* BEGIN *
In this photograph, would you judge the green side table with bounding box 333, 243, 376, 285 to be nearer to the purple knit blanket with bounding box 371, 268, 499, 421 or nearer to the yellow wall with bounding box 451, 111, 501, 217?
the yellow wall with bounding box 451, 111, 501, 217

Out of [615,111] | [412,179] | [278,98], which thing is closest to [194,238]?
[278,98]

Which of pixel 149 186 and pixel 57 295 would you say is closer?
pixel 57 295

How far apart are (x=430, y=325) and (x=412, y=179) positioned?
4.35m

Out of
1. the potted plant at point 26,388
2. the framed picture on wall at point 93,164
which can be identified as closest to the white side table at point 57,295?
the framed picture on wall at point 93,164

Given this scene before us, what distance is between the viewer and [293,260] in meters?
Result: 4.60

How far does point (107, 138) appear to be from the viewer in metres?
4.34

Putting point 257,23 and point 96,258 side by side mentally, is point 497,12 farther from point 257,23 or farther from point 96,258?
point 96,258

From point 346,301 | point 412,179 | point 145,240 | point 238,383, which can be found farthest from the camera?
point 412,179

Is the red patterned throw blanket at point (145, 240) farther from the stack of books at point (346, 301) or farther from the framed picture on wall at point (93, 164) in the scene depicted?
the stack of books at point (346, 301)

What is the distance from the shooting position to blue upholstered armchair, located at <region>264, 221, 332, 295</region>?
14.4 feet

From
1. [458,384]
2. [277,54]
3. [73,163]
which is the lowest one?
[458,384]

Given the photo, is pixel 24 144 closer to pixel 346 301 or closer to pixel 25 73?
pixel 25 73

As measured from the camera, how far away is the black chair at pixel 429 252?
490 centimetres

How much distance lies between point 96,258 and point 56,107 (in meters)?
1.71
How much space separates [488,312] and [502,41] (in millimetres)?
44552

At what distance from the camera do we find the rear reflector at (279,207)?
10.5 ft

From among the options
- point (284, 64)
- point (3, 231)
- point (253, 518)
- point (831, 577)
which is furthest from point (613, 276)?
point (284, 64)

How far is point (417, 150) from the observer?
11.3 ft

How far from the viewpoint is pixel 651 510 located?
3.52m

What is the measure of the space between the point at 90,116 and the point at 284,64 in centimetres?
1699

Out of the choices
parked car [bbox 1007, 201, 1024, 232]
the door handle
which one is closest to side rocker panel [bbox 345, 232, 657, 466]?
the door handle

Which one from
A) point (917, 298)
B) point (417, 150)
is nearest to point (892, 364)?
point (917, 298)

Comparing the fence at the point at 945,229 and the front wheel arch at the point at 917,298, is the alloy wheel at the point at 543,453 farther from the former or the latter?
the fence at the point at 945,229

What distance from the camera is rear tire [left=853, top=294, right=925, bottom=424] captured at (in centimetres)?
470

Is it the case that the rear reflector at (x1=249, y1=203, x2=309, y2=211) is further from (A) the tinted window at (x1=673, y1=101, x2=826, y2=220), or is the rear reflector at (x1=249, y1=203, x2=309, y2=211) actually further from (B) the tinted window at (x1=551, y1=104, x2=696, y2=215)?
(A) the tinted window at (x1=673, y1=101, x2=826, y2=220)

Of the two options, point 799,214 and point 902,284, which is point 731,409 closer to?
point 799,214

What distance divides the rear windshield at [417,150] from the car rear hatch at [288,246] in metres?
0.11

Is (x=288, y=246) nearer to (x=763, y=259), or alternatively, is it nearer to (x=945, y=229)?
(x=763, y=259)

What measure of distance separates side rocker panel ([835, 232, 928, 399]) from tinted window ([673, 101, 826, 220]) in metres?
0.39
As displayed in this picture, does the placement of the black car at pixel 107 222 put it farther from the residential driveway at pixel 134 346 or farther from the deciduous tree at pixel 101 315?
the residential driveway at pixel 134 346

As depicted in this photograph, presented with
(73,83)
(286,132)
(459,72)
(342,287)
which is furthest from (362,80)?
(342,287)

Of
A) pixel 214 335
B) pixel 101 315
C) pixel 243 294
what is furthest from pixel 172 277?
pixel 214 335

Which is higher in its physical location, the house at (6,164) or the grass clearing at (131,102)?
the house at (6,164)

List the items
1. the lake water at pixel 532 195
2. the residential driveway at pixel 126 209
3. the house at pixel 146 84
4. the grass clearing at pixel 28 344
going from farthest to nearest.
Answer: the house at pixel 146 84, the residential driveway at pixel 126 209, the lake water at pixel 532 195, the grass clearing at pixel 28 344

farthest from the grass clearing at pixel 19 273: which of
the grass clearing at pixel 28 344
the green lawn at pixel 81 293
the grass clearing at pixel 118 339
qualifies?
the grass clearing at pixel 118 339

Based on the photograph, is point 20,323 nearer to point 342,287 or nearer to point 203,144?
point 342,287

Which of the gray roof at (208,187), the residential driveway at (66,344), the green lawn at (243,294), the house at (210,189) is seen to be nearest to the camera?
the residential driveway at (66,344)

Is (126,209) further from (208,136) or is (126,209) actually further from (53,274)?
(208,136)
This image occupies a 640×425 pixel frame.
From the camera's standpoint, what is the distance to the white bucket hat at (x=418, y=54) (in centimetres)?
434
* END *
Copy out all of the items above, putting "lens" wherever "camera" appears and leaving everything else unchanged.

## WRITTEN SOLUTION
In this photograph, would you judge the green side table with bounding box 333, 243, 376, 285 to be nearer to the purple knit blanket with bounding box 371, 268, 499, 421 or nearer to the yellow wall with bounding box 451, 111, 501, 217?
the yellow wall with bounding box 451, 111, 501, 217

Out of [615,111] | [412,179] | [278,98], which thing is closest to [194,238]?
[278,98]

Which of pixel 149 186 and pixel 57 295 would you say is closer?
pixel 57 295

How far apart are (x=430, y=325) and (x=412, y=179) positioned?
4.35m

Out of
1. the potted plant at point 26,388
2. the framed picture on wall at point 93,164
which can be identified as closest to the white side table at point 57,295?
the framed picture on wall at point 93,164

Given this scene before us, what distance is between the viewer and [293,260] in meters?
Result: 4.60

How far does point (107, 138) appear to be from the viewer in metres?
4.34

Putting point 257,23 and point 96,258 side by side mentally, is point 497,12 farther from point 257,23 or farther from point 96,258?
point 96,258

From point 346,301 | point 412,179 | point 145,240 | point 238,383, which can be found farthest from the lens?
point 412,179

Is the red patterned throw blanket at point (145, 240) farther from the stack of books at point (346, 301) or farther from the framed picture on wall at point (93, 164) in the scene depicted?
the stack of books at point (346, 301)

What is the distance from the shooting position to blue upholstered armchair, located at <region>264, 221, 332, 295</region>?
14.4 feet

From
1. [458,384]
2. [277,54]
3. [73,163]
which is the lowest one?
[458,384]

Given the photo, is pixel 24 144 closer to pixel 346 301 or closer to pixel 25 73?
pixel 25 73

As measured from the lens, how far away is the black chair at pixel 429 252?
490 centimetres

How much distance lies between point 96,258 and point 56,107 (in meters)?
1.71
How much space separates [488,312] and [502,41] (in millimetres)?
44552

At what distance from the lens do we find the rear reflector at (279,207)?
10.5 ft

From among the options
- point (284, 64)
- point (3, 231)
- point (253, 518)
- point (831, 577)
which is furthest from point (613, 276)?
point (284, 64)

How far is point (417, 150) from the observer?
11.3 ft

How far from the viewpoint is pixel 651 510 located?
3.52m

What is the measure of the space between the point at 90,116 and the point at 284,64 in centimetres?
1699

Out of the choices
parked car [bbox 1007, 201, 1024, 232]
the door handle
which one is closest to side rocker panel [bbox 345, 232, 657, 466]?
the door handle

Which one from
A) point (917, 298)
B) point (417, 150)
is nearest to point (892, 364)?
point (917, 298)

Comparing the fence at the point at 945,229 and the front wheel arch at the point at 917,298, is the alloy wheel at the point at 543,453 farther from the former or the latter?
the fence at the point at 945,229

What distance from the lens is rear tire [left=853, top=294, right=925, bottom=424] captured at (in centimetres)?
470

Is it the case that the rear reflector at (x1=249, y1=203, x2=309, y2=211) is further from (A) the tinted window at (x1=673, y1=101, x2=826, y2=220), or is the rear reflector at (x1=249, y1=203, x2=309, y2=211) actually further from (B) the tinted window at (x1=551, y1=104, x2=696, y2=215)?
(A) the tinted window at (x1=673, y1=101, x2=826, y2=220)

Of the two options, point 799,214 and point 902,284, which is point 731,409 closer to?
point 799,214

What distance divides the rear windshield at [417,150] from the car rear hatch at [288,246] in metres?
0.11

Is (x=288, y=246) nearer to (x=763, y=259), or alternatively, is it nearer to (x=945, y=229)?
(x=763, y=259)

What measure of distance separates side rocker panel ([835, 232, 928, 399]) from tinted window ([673, 101, 826, 220]) in metres?
0.39
As displayed in this picture, does the placement of the black car at pixel 107 222 put it farther from the residential driveway at pixel 134 346 or farther from the deciduous tree at pixel 101 315?
the residential driveway at pixel 134 346

As depicted in this photograph, presented with
(73,83)
(286,132)
(459,72)
(342,287)
which is furthest from (362,80)?
(342,287)

Of
A) pixel 214 335
B) pixel 101 315
C) pixel 243 294
what is furthest from pixel 172 277?
pixel 214 335

Which is higher in its physical location, the house at (6,164) or the grass clearing at (131,102)?
the house at (6,164)

List the items
1. the lake water at pixel 532 195
2. the residential driveway at pixel 126 209
3. the house at pixel 146 84
4. the grass clearing at pixel 28 344
going from farthest to nearest.
Answer: the house at pixel 146 84, the residential driveway at pixel 126 209, the lake water at pixel 532 195, the grass clearing at pixel 28 344

farthest from the grass clearing at pixel 19 273: which of
the grass clearing at pixel 28 344
the green lawn at pixel 81 293
the grass clearing at pixel 118 339
qualifies?
the grass clearing at pixel 118 339

Based on the photograph, is point 20,323 nearer to point 342,287 or nearer to point 203,144?
point 342,287

Which of the gray roof at (208,187), the residential driveway at (66,344), the green lawn at (243,294), the house at (210,189) is seen to be nearest to the lens?
the residential driveway at (66,344)

Is (126,209) further from (208,136) or is (126,209) actually further from (53,274)?
(208,136)
This image occupies a 640×425 pixel frame.
From the lens's standpoint, what is the distance to the white bucket hat at (x=418, y=54) (in centimetres)?
434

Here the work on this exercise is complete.